▶ _Task objective_
Output every line exactly as written. Leave out pictures.

+++ Data for the task

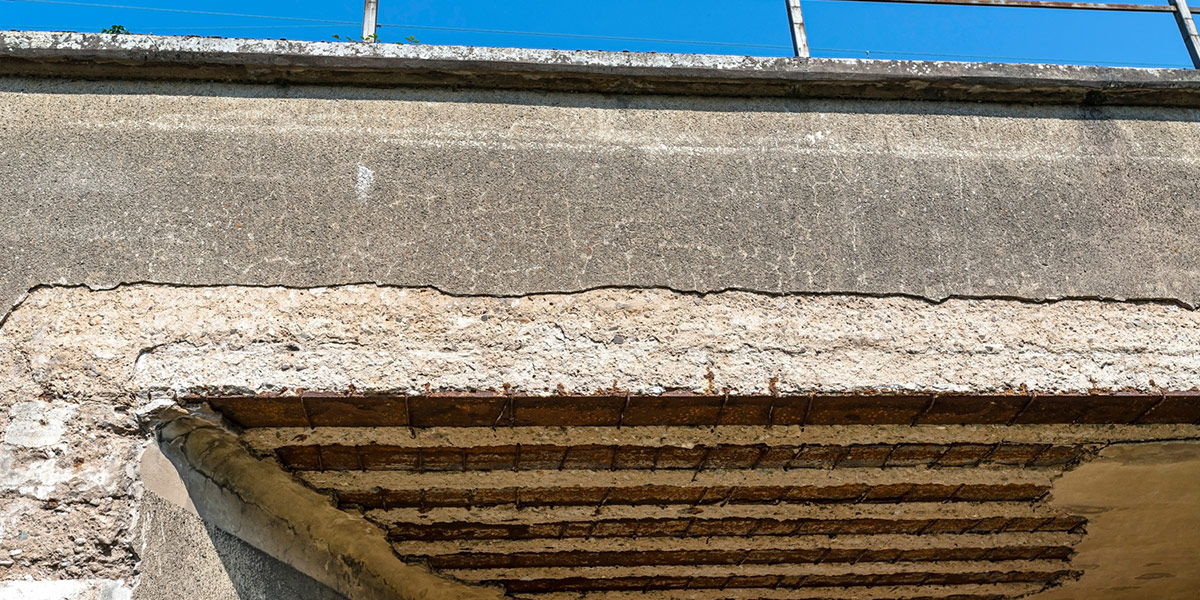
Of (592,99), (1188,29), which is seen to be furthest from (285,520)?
(1188,29)

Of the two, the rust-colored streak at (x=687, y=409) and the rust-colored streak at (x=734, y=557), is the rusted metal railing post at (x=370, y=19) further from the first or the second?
the rust-colored streak at (x=734, y=557)

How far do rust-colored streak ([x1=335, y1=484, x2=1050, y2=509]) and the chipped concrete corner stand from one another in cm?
2

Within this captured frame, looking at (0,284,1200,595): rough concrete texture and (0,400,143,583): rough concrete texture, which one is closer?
(0,400,143,583): rough concrete texture

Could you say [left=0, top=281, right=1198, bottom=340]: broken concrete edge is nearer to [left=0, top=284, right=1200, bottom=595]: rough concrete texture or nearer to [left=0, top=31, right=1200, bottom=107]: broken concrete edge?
[left=0, top=284, right=1200, bottom=595]: rough concrete texture

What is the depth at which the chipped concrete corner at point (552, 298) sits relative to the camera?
274 centimetres

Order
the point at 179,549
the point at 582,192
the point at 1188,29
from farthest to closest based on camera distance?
1. the point at 1188,29
2. the point at 582,192
3. the point at 179,549

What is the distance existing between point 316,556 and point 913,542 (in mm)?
2263

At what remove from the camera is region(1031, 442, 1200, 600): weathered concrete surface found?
3.30m

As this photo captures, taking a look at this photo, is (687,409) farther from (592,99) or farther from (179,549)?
(179,549)

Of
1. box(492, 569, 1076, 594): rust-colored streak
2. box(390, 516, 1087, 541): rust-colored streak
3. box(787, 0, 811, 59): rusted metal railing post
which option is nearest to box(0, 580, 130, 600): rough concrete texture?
box(390, 516, 1087, 541): rust-colored streak

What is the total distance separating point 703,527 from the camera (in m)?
3.71

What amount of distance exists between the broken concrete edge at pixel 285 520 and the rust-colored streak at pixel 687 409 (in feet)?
0.44

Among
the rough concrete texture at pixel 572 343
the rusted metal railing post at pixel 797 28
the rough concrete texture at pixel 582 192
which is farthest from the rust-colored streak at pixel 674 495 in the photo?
the rusted metal railing post at pixel 797 28

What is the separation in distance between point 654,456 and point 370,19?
182 cm
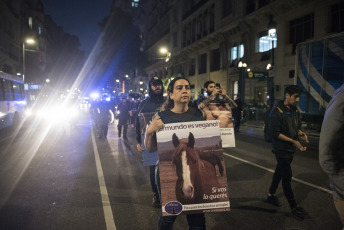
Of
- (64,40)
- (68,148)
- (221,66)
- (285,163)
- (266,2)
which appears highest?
(64,40)

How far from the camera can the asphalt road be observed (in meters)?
4.02

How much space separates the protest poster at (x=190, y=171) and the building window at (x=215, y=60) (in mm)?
29974

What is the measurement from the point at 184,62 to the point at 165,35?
10087mm

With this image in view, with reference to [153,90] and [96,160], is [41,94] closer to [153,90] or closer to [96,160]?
[96,160]

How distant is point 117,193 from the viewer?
533 cm

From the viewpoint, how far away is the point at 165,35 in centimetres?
4919

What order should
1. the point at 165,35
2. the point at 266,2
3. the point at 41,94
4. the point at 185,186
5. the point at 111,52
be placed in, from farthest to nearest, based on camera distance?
the point at 111,52 → the point at 165,35 → the point at 41,94 → the point at 266,2 → the point at 185,186

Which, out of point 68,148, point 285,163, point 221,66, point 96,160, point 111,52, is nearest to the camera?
point 285,163

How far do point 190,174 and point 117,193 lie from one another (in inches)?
124

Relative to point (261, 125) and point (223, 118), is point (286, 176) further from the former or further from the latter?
point (261, 125)

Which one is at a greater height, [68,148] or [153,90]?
[153,90]

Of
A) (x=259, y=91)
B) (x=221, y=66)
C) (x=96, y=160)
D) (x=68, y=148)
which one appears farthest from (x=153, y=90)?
(x=221, y=66)

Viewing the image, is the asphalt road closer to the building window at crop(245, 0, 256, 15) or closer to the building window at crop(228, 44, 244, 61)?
the building window at crop(245, 0, 256, 15)

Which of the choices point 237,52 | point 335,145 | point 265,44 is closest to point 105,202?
point 335,145
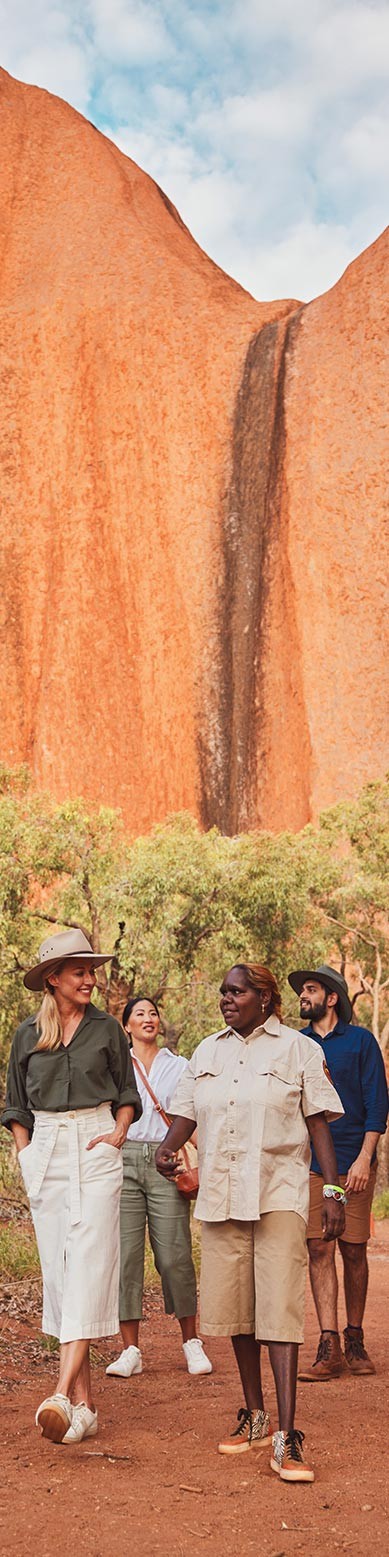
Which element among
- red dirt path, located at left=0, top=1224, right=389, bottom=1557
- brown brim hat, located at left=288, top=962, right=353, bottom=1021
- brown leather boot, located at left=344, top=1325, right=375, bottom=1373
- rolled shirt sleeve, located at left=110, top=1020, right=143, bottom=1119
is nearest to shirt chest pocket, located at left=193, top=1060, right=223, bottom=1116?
rolled shirt sleeve, located at left=110, top=1020, right=143, bottom=1119

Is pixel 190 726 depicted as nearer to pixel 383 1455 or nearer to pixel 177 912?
pixel 177 912

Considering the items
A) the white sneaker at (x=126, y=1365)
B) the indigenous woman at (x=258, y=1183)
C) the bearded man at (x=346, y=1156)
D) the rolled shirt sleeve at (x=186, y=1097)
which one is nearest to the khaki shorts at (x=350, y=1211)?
the bearded man at (x=346, y=1156)

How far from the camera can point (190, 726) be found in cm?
3550

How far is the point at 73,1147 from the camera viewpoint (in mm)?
5121

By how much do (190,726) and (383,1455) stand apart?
30.7 meters

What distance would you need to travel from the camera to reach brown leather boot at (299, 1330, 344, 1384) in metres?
6.55

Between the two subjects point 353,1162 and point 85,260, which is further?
point 85,260

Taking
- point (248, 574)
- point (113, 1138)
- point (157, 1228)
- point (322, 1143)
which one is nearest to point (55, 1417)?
point (113, 1138)

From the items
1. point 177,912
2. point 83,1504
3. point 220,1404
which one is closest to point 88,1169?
point 83,1504

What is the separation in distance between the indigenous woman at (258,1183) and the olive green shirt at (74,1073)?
0.31 metres

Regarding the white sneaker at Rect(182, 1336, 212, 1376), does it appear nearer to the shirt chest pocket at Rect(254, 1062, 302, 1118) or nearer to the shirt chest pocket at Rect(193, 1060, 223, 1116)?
the shirt chest pocket at Rect(193, 1060, 223, 1116)

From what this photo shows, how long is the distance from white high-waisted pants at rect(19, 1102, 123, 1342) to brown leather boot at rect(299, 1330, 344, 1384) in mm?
1739

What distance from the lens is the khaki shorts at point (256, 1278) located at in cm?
480

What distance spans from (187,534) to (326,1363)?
3150 centimetres
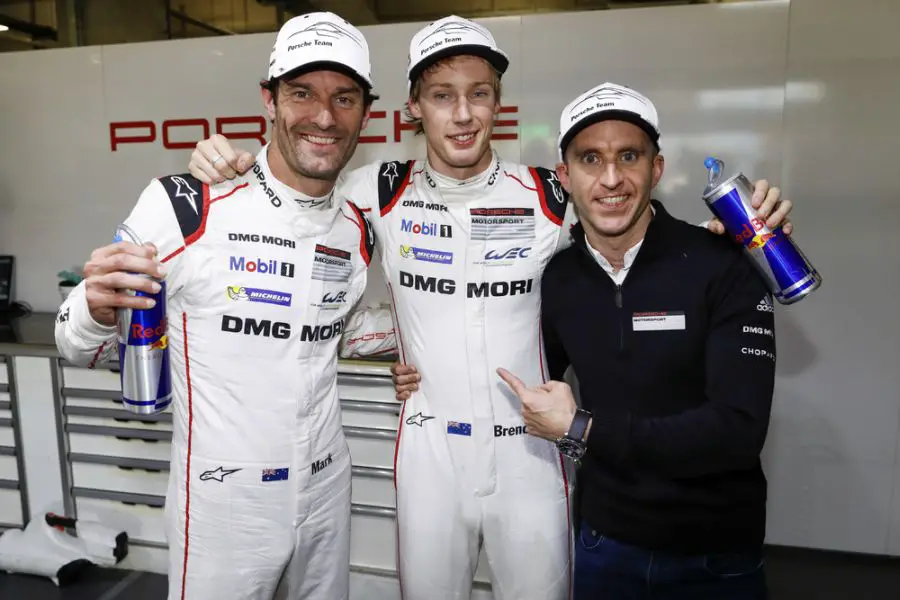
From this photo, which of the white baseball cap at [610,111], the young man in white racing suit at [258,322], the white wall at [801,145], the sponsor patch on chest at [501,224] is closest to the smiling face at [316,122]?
the young man in white racing suit at [258,322]

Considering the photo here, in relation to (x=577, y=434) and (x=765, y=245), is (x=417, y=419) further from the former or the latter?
(x=765, y=245)

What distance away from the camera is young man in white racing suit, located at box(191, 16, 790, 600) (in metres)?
1.56

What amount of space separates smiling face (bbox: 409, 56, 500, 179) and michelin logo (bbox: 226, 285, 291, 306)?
0.50 metres

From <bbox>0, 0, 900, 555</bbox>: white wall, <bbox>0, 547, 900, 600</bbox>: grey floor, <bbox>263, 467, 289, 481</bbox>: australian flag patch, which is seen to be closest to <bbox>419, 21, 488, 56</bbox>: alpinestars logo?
<bbox>263, 467, 289, 481</bbox>: australian flag patch

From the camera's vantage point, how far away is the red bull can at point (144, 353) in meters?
1.17

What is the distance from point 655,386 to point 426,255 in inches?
24.6

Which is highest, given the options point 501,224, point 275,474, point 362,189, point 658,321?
point 362,189

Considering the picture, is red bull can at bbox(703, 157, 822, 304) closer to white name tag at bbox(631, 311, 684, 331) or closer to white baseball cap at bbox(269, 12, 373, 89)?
white name tag at bbox(631, 311, 684, 331)

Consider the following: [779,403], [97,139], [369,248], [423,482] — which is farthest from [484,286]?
[97,139]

++++++

▶ _Output of the task_
Of (592,99), (1188,29), which is seen to be furthest from (285,520)?
(1188,29)

Of the two, the rust-colored streak at (x=687, y=409) and the rust-colored streak at (x=734, y=557), is the rusted metal railing post at (x=370, y=19) further from the first or the second?
the rust-colored streak at (x=734, y=557)

How far do rust-colored streak ([x1=335, y1=484, x2=1050, y2=509]) and the chipped concrete corner stand from one another in cm?
2

Within this captured frame, looking at (0,284,1200,595): rough concrete texture and (0,400,143,583): rough concrete texture, which one is closer?
(0,400,143,583): rough concrete texture

Could you say [left=0, top=281, right=1198, bottom=340]: broken concrete edge is nearer to [left=0, top=284, right=1200, bottom=595]: rough concrete texture or nearer to [left=0, top=31, right=1200, bottom=107]: broken concrete edge?
[left=0, top=284, right=1200, bottom=595]: rough concrete texture

What is the depth at which the chipped concrete corner at point (552, 298) sits relative to the camera?
274 centimetres

Order
the point at 179,549
the point at 582,192
the point at 1188,29
from farthest to closest based on camera distance?
1. the point at 1188,29
2. the point at 582,192
3. the point at 179,549

What is the distance existing between point 316,556 and point 913,542 (in mm)?
2263

At what remove from the camera is region(1031, 442, 1200, 600): weathered concrete surface found?
3.30m

As this photo captures, taking a look at this photo, is (687,409) farther from (592,99) or farther from (179,549)?
(179,549)

Of
1. box(492, 569, 1076, 594): rust-colored streak
2. box(390, 516, 1087, 541): rust-colored streak
3. box(787, 0, 811, 59): rusted metal railing post
which option is nearest to box(0, 580, 130, 600): rough concrete texture?
box(390, 516, 1087, 541): rust-colored streak

What is the total distance separating point 703,527 from the camera (in m)?
3.71

What amount of distance exists between the broken concrete edge at pixel 285 520 and the rust-colored streak at pixel 687 409 (in feet)?
0.44

Among
the rough concrete texture at pixel 572 343
the rusted metal railing post at pixel 797 28
the rough concrete texture at pixel 582 192
which is farthest from the rust-colored streak at pixel 674 495 in the photo?
the rusted metal railing post at pixel 797 28

What is the separation in distance between point 654,456 and point 370,19?
182 cm
Of
- (64,40)
- (68,148)
- (221,66)
- (285,163)
- (266,2)
which appears highest?
(64,40)

How far from the camera can the asphalt road be observed (in meters)?
4.02

How much space separates the protest poster at (x=190, y=171) and the building window at (x=215, y=60) (in mm)?
29974

What is the measurement from the point at 184,62 to the point at 165,35?
10087mm

With this image in view, with reference to [153,90] and [96,160], is [41,94] closer to [153,90] or closer to [96,160]?
[96,160]

How distant is point 117,193 from the viewer?
533 cm

From the viewpoint, how far away is the point at 165,35 in centimetres?
4919

What order should
1. the point at 165,35
2. the point at 266,2
3. the point at 41,94
4. the point at 185,186
5. the point at 111,52
be placed in, from farthest to nearest, based on camera distance?
the point at 111,52 → the point at 165,35 → the point at 41,94 → the point at 266,2 → the point at 185,186

Which, out of point 68,148, point 285,163, point 221,66, point 96,160, point 111,52, is nearest to the camera?
point 285,163

How far do point 190,174 and point 117,193 lie from one another (in inches)?
124

Relative to point (261, 125) and point (223, 118), is point (286, 176) further from the former or further from the latter?
point (261, 125)

Which one is at a greater height, [68,148] or [153,90]?
[153,90]

Of
A) (x=259, y=91)
B) (x=221, y=66)
C) (x=96, y=160)
D) (x=68, y=148)
which one appears farthest from (x=153, y=90)?
(x=221, y=66)

Viewing the image, is the asphalt road closer to the building window at crop(245, 0, 256, 15) or closer to the building window at crop(228, 44, 244, 61)?
the building window at crop(245, 0, 256, 15)

Which of the choices point 237,52 | point 335,145 | point 265,44 is closest to point 105,202?
point 335,145
Which element among
- red dirt path, located at left=0, top=1224, right=389, bottom=1557
- brown brim hat, located at left=288, top=962, right=353, bottom=1021
- brown leather boot, located at left=344, top=1325, right=375, bottom=1373
- rolled shirt sleeve, located at left=110, top=1020, right=143, bottom=1119
is nearest to shirt chest pocket, located at left=193, top=1060, right=223, bottom=1116?
rolled shirt sleeve, located at left=110, top=1020, right=143, bottom=1119

Is pixel 190 726 depicted as nearer to pixel 383 1455 or nearer to pixel 177 912?
pixel 177 912

Considering the items
A) the white sneaker at (x=126, y=1365)
B) the indigenous woman at (x=258, y=1183)
C) the bearded man at (x=346, y=1156)
D) the rolled shirt sleeve at (x=186, y=1097)
which one is nearest to the khaki shorts at (x=350, y=1211)?
the bearded man at (x=346, y=1156)

How far from the camera can point (190, 726) be found in cm?
3550

How far is the point at 73,1147 from the camera viewpoint (in mm)?
5121

By how much do (190,726) and (383,1455) stand apart?
30.7 meters

What distance would you need to travel from the camera to reach brown leather boot at (299, 1330, 344, 1384) in metres?
6.55

Between the two subjects point 353,1162 and point 85,260, which is further?
point 85,260

Taking
- point (248, 574)
- point (113, 1138)
- point (157, 1228)
- point (322, 1143)
which one is nearest to point (55, 1417)?
point (113, 1138)

From the items
1. point 177,912
2. point 83,1504
3. point 220,1404
which one is closest to point 88,1169?
point 83,1504

What is the separation in distance between the indigenous woman at (258,1183) and the olive green shirt at (74,1073)?
0.31 metres

Regarding the white sneaker at Rect(182, 1336, 212, 1376), does it appear nearer to the shirt chest pocket at Rect(254, 1062, 302, 1118) or nearer to the shirt chest pocket at Rect(193, 1060, 223, 1116)?
the shirt chest pocket at Rect(193, 1060, 223, 1116)

From what this photo shows, how long is the distance from white high-waisted pants at rect(19, 1102, 123, 1342) to brown leather boot at rect(299, 1330, 344, 1384) in mm?
1739

What distance from the lens is the khaki shorts at point (256, 1278) located at in cm?
480

What distance spans from (187,534) to (326,1363)?
3150 centimetres
From this photo, which of the white baseball cap at [610,111], the young man in white racing suit at [258,322], the white wall at [801,145], the sponsor patch on chest at [501,224] is closest to the smiling face at [316,122]?
the young man in white racing suit at [258,322]

Considering the photo here, in relation to (x=577, y=434) and (x=765, y=245), is (x=417, y=419) further from the former or the latter?
(x=765, y=245)

What distance away from the camera is young man in white racing suit, located at box(191, 16, 790, 600) (in metres)?
1.56

What amount of space separates smiling face (bbox: 409, 56, 500, 179) and michelin logo (bbox: 226, 285, 291, 306)?
0.50 metres

From <bbox>0, 0, 900, 555</bbox>: white wall, <bbox>0, 547, 900, 600</bbox>: grey floor, <bbox>263, 467, 289, 481</bbox>: australian flag patch, which is seen to be closest to <bbox>419, 21, 488, 56</bbox>: alpinestars logo?
<bbox>263, 467, 289, 481</bbox>: australian flag patch

From the camera's vantage point, how far away is the red bull can at point (144, 353) in meters?
1.17

What is the distance from point 655,386 to point 426,255 in inches?
24.6

Which is highest, given the options point 501,224, point 275,474, point 362,189, point 658,321?
point 362,189

Considering the picture, is red bull can at bbox(703, 157, 822, 304) closer to white name tag at bbox(631, 311, 684, 331) or closer to white baseball cap at bbox(269, 12, 373, 89)?
white name tag at bbox(631, 311, 684, 331)

Consider the following: [779,403], [97,139], [369,248], [423,482] — which is farthest from [484,286]?
[97,139]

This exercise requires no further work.